I understand how you feel Hub - I used to think my wife's allergies were more "in her head"....until we wound up in the emergency room . I have seen the evidence for both sides of the MSG argument - and, unfortunately experienced one side of it.
It was not a immediate thing - but years of exposure that created a "sensitization" to MSG for me. Not exactly like an allergic reaction. Kind of hard to believe...until it happens to us.
When I was writing the article series on Appearance, Taste and Tenderness that KCBS uses for some training, I was very surprised to discover in my research that MSG is a natural substance that normally occurs in some foods. I always supposed it was an "unnatural" chemical additive. It is a super-saturation of it, when it is used as either a tenderizer or a flavor enhancer or both, that is the real culprit. I've read that Frito-Lay has cut way back on using it (was a major contributor in their potato chips) and it isn't uncommon to see "No MSG" signs in some restaurants, particularly Chinese.

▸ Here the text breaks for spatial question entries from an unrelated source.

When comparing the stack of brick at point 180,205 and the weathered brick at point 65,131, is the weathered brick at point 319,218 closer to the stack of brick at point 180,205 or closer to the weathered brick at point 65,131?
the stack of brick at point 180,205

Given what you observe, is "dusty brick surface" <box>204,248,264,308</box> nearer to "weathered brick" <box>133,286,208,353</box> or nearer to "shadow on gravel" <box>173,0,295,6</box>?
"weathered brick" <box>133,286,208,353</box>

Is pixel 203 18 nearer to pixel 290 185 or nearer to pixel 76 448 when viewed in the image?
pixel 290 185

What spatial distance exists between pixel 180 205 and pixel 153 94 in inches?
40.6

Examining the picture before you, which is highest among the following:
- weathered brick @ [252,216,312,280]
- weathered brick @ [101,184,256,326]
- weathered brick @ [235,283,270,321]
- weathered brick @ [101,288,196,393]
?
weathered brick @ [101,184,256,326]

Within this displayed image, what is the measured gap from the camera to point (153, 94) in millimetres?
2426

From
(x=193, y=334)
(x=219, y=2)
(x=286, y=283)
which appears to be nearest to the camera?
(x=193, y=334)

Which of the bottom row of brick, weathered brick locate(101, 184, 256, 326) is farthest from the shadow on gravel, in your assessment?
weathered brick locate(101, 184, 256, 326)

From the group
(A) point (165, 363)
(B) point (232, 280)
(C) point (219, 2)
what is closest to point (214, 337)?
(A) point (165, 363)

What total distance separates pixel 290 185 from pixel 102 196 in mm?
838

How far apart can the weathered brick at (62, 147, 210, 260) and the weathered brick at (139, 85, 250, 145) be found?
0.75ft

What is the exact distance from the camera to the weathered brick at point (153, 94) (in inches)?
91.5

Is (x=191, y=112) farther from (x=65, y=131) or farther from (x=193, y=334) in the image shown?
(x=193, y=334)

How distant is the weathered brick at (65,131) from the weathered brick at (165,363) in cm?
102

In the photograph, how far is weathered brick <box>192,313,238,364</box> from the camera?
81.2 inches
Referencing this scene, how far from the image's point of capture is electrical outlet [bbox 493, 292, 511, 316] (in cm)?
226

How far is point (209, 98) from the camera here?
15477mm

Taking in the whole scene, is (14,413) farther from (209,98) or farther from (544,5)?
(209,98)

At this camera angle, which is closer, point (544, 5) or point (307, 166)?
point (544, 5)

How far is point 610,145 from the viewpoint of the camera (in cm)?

Aside from the well known sensitivity and reaction problems, I've found that rubs that are high in MSG will cause some texture/tenderness problems (instead of solving them) in some barbeque approaches. The MSG emulsifies the outer surface of the meat. Then, depending on how the meat is cooked, it will either stay mushy or develop a "super bark" that isn't exactly pleasant to the mouth feel. These effects are most pronounced when the rub is left on for an extended period prior to the cook.
Back to the "Tenda Rub" -- I'm really curious to know what's in it. If it is MSG I'd most certainly stay away from it. The only other natural tenderizer I'm aware of is acetic acid (which creates the powerful sourness of vinegar) and I don't think that would taste very good. I really am curious. Maybe somebody will "guinnea pig" a package.